1、启动spark
spark-shell --master local[2]
2、创建一个简单的RDD
val foodRDD = sc.makeRDD(List((1,"大虾","1元"),(2,"大闸蟹","8角"),(3,"三文鱼","5毛")))
3、将RDD转换为一个DataFrame(Frame则代表了数据结构)
val foodDF = foodRDD.toDF("id","name","price");
4、使用sparkSql展示
foodDF.show()
+---+----+-----+
| id|name|price|
+---+----+-----+
| 1| 大虾| 1元|
| 2| 大闸蟹| 8角|
| 3| 三文鱼| 5毛|
+---+----+-----+
5、使用sparkSql查询
5.1、api查询
val crab = foodDF.filter(foodDF.col("name").equalTo("大闸蟹")).show()
+---+----+-----+
| id|name|price|
+---+----+-----+
| 2| 大闸蟹| 8角|
+---+----+-----+
5.2、sparkSql查询
将foodDF转化成一张表
foodDF.createOrReplaceTempView("foods")
用sparksql进行查询
spark.sql("select * from foods where name ='大闸蟹'").show()
展示
+---+----+-----+
| id|name|price|
+---+----+-----+
| 2| 大闸蟹| 8角|
+---+----+-----+
6、dataFrame转换成RDD
val foodDF2RDD = foodDF.rdd
foodDF2RDD.foreach(println(_))

### 资料摘录
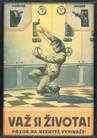 Úrazové plakáty (1926-1932) - z podsbírek Fotoarchiv a Archiválie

### 练习题目
A - 把 Spark SQL 正文里的这句话翻成英文：“将RDD转换为一个DataFrame(Frame则代表了数据结构)”。
B - 把 Spark SQL 正文中从“用sparksql进行查询”一直到“foodDF2RDD.foreach(println(_))”的这一段重新写一遍，并将其中的“foodDF2RDD”替换成“rddFromDF”。
C - 接着 Spark SQL 正文最后一句往下写。
这些材料跟这里的题目没有关系。

### 参考答案
A - Convert the RDD into a DataFrame (the "Frame" represents the data structure).

B -
用sparksql进行查询
spark.sql("select * from foods where name ='大闸蟹'").show()
展示
+---+----+-----+
| id|name|price|
+---+----+-----+
| 2| 大闸蟹| 8角|
+---+----+-----+
6、dataFrame转换成RDD
val rddFromDF = foodDF.rdd
rddFromDF.foreach(println(_))

C -
[1,大虾,1元]
[2,大闸蟹,8角]
[3,三文鱼,5毛]
7、将txt转化为dataFrame
val rdd = sc.textFile("file:///root/hadoop/data/food.txt");
也就是先把文件读进来,再根据数据将rdd转换成dataFrame
8、将json文件读入,直接生成dataFrame
val sqlContext = new org.apache.spark.sql.SQLContext(sc);
val foodDF = sqlContext.read.json("file:///home/hadoop/data/food.json");
9、将parquet文件读入,直接申城dataFrame
val sqlContext = new org.apache.spark.sql.SQLContext(sc);
val foodDF = sqlContext.read.parquet("file:///home/hadoop/data/food.parquet");
10、将mysql数据库内容读入,转化为dataFrame
启动时,就要加载mysql驱动包
./spark-shell --master=local --driver-class-path=/root/work/mysql-conneva-5.1.38-bin.jar
执行代码
val sqlContext = new org.apache.spark.sql.SQLContext(sc);
val prop = new java.util.Properties
prop.put("user","root")
prop.put("password","root")
val foodDF = sqlContext.read.jdbc("jdbc:mysql://hadoop001:3306/sparkdb","food",prop)